## Exercise directions
Without including any pictures, write out the listing below exactly.

## The records
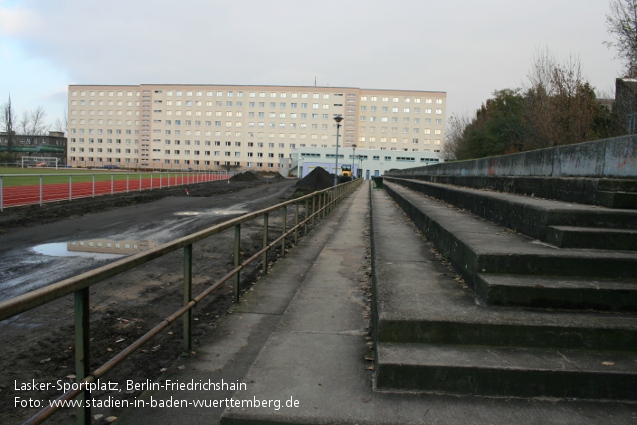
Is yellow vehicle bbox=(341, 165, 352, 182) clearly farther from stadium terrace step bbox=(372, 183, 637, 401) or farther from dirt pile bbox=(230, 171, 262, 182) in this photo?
stadium terrace step bbox=(372, 183, 637, 401)

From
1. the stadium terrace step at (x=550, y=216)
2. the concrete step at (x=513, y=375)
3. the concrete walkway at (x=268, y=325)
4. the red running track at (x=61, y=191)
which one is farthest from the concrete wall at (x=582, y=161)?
the red running track at (x=61, y=191)

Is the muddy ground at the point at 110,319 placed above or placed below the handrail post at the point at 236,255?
below

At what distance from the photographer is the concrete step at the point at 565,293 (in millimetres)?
3758

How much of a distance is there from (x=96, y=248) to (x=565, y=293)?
8.86 metres

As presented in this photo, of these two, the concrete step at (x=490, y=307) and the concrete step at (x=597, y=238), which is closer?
the concrete step at (x=490, y=307)

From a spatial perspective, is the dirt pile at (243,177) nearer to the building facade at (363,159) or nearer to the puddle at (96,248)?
the building facade at (363,159)

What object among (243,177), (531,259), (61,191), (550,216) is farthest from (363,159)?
(531,259)

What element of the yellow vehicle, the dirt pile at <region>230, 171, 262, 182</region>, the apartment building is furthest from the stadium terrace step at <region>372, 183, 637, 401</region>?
the apartment building

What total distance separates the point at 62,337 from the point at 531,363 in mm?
4283

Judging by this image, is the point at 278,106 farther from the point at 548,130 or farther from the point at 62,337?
the point at 62,337

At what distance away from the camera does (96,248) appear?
31.4 ft

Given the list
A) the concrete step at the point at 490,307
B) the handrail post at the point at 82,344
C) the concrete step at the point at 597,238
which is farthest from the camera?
the concrete step at the point at 597,238

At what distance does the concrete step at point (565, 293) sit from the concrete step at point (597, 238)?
549 mm

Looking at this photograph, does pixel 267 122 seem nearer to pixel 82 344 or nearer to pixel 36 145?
pixel 36 145
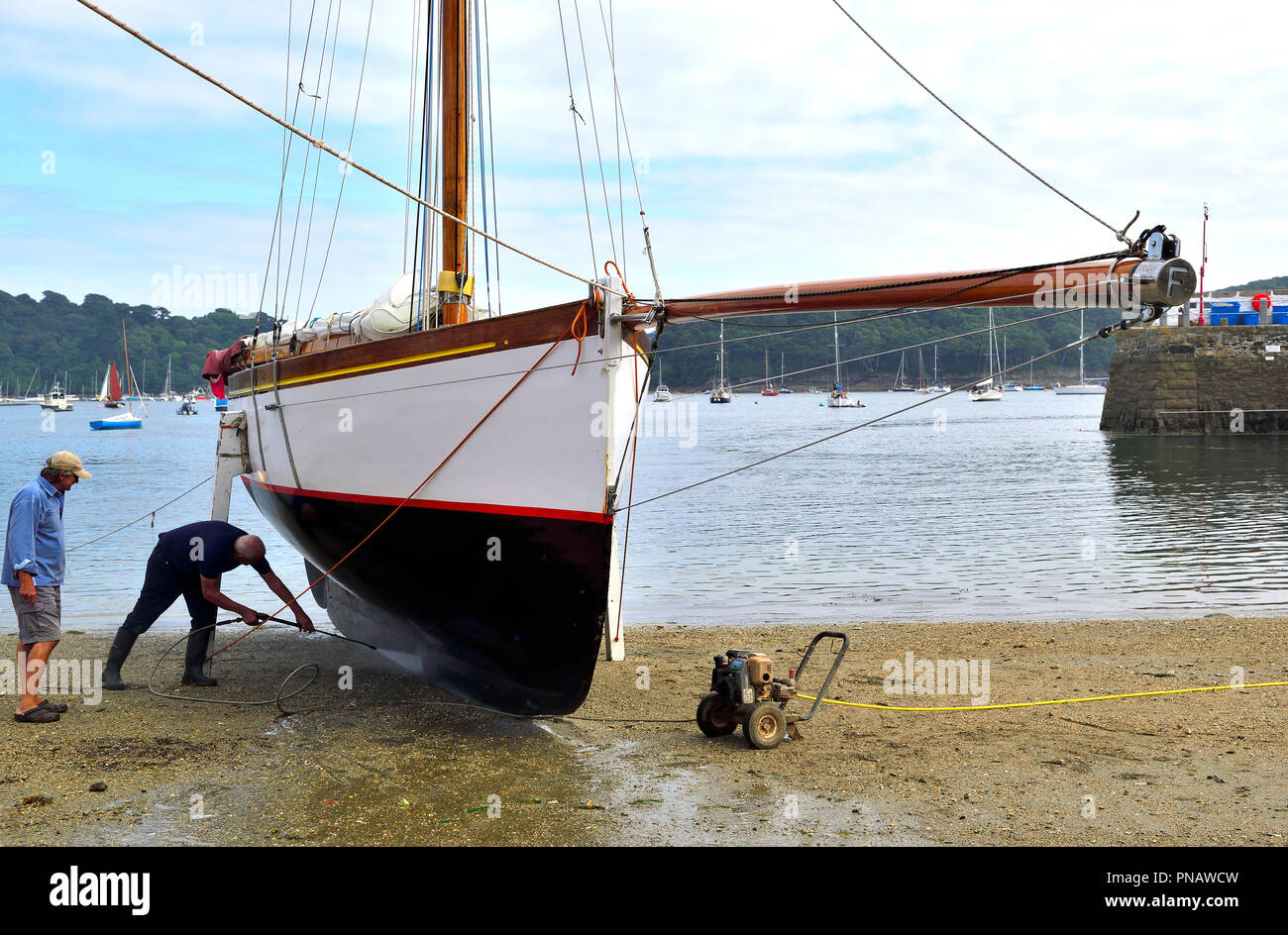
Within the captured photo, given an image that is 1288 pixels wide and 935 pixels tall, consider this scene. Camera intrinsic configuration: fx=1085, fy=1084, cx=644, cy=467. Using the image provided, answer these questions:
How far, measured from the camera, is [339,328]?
400 inches

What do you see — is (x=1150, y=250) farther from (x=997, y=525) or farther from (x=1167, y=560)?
(x=997, y=525)

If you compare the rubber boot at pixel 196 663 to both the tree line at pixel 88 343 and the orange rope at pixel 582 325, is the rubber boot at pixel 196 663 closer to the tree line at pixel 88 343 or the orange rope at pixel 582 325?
the orange rope at pixel 582 325

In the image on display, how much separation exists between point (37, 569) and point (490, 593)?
301cm

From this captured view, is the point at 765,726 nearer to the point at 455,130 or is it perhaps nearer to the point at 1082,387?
the point at 455,130

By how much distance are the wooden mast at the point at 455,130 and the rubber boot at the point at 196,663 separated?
12.5 feet

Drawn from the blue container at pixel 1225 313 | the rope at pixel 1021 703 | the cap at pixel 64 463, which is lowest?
the rope at pixel 1021 703

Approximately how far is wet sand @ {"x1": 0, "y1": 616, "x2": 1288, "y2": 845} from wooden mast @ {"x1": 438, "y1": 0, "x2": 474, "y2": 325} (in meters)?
3.90

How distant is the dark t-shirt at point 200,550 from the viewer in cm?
846

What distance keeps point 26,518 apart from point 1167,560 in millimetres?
16713

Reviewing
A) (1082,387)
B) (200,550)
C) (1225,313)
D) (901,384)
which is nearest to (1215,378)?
(1225,313)

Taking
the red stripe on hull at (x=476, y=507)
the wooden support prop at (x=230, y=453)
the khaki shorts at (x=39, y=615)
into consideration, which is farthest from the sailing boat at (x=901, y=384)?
the khaki shorts at (x=39, y=615)

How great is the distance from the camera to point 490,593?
26.2 ft

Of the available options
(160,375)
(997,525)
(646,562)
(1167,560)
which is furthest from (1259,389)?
(160,375)

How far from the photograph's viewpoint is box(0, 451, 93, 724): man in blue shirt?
7.09 metres
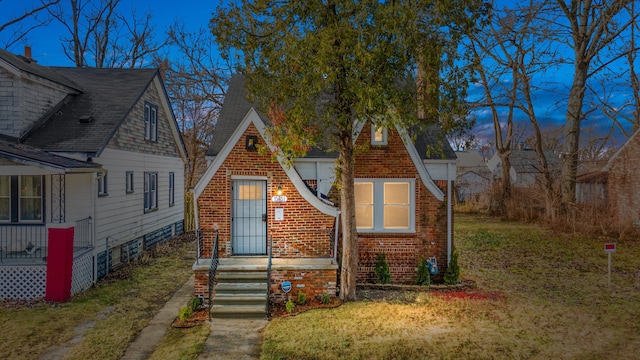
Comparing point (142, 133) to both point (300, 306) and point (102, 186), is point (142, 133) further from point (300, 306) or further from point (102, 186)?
point (300, 306)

## Response to this task
Is yellow vehicle bbox=(341, 165, 352, 182) clearly farther from stadium terrace step bbox=(372, 183, 637, 401) or farther from dirt pile bbox=(230, 171, 262, 182) in this photo?
stadium terrace step bbox=(372, 183, 637, 401)

From
1. the stadium terrace step at (x=550, y=216)
2. the concrete step at (x=513, y=375)
3. the concrete walkway at (x=268, y=325)
4. the red running track at (x=61, y=191)
which one is farthest from the concrete wall at (x=582, y=161)?
the red running track at (x=61, y=191)

Is the muddy ground at the point at 110,319 placed above or placed below the handrail post at the point at 236,255?
below

At what distance from the photographer is the concrete step at the point at 565,293 (in millimetres)?
3758

How much of a distance is there from (x=96, y=248) to (x=565, y=293)?
8.86 metres

As presented in this photo, of these two, the concrete step at (x=490, y=307) and the concrete step at (x=597, y=238), which is closer?
the concrete step at (x=490, y=307)

From a spatial perspective, is the dirt pile at (243,177) nearer to the building facade at (363,159) or nearer to the puddle at (96,248)?
the building facade at (363,159)

What object among (243,177), (531,259), (61,191), (550,216) is farthest from (363,159)?
(531,259)

What element of the yellow vehicle, the dirt pile at <region>230, 171, 262, 182</region>, the apartment building is furthest from the stadium terrace step at <region>372, 183, 637, 401</region>?
the apartment building

What total distance separates the point at 62,337 from the point at 531,363 in mm?
4283

Judging by this image, is the point at 278,106 farther from the point at 548,130 or farther from the point at 62,337?
the point at 62,337

At what distance away from the camera does (96,248) appear?
31.4 ft

Given the list
A) the concrete step at the point at 490,307
B) the handrail post at the point at 82,344
C) the concrete step at the point at 597,238
which is farthest from the camera?
the concrete step at the point at 597,238

At what distance does the concrete step at point (565, 293) sit from the concrete step at point (597, 238)?
549 mm

Looking at this photograph, does pixel 267 122 seem nearer to pixel 82 344 or nearer to pixel 36 145?
pixel 36 145
Within the captured photo, given an image that is 1288 pixels wide and 935 pixels tall, consider this scene. Camera intrinsic configuration: fx=1085, fy=1084, cx=644, cy=467. Using the image provided, answer these questions:
How far, measured from the camera, is [339,328]?
400 inches

What do you see — is (x=1150, y=250) farther from (x=997, y=525) or farther from (x=1167, y=560)?
(x=997, y=525)

If you compare the rubber boot at pixel 196 663 to both the tree line at pixel 88 343 and the orange rope at pixel 582 325, is the rubber boot at pixel 196 663 closer to the tree line at pixel 88 343 or the orange rope at pixel 582 325?
the orange rope at pixel 582 325

In the image on display, how much separation exists between point (37, 569) and point (490, 593)?
301cm

From this captured view, is the point at 765,726 nearer to the point at 455,130 or is it perhaps nearer to the point at 1082,387?
the point at 455,130

By how much distance are the wooden mast at the point at 455,130 and the rubber boot at the point at 196,663 separated?
12.5 feet

Drawn from the blue container at pixel 1225 313 | the rope at pixel 1021 703 | the cap at pixel 64 463, which is lowest?
the rope at pixel 1021 703

Approximately how far is wet sand @ {"x1": 0, "y1": 616, "x2": 1288, "y2": 845} from wooden mast @ {"x1": 438, "y1": 0, "x2": 474, "y2": 325} (in meters)?
3.90

How distant is the dark t-shirt at point 200,550 from the viewer in cm?
846

What distance keeps point 26,518 apart from point 1167,560 in millimetres?
16713

Reviewing
A) (1082,387)
B) (200,550)
C) (1225,313)
D) (901,384)
which is nearest to (1215,378)?
(1225,313)

Taking
the red stripe on hull at (x=476, y=507)
the wooden support prop at (x=230, y=453)
the khaki shorts at (x=39, y=615)
into consideration, which is farthest from the sailing boat at (x=901, y=384)?
the khaki shorts at (x=39, y=615)

How great is the distance from the camera to point 490,593?
26.2 ft

Of the available options
(160,375)
(997,525)
(646,562)
(1167,560)
which is furthest from (1259,389)?
(160,375)

How far from the photograph's viewpoint is box(0, 451, 93, 724): man in blue shirt?
7.09 metres
Comparing point (142, 133) to both point (300, 306) and point (102, 186), is point (142, 133) further from point (300, 306) or further from point (102, 186)?
point (300, 306)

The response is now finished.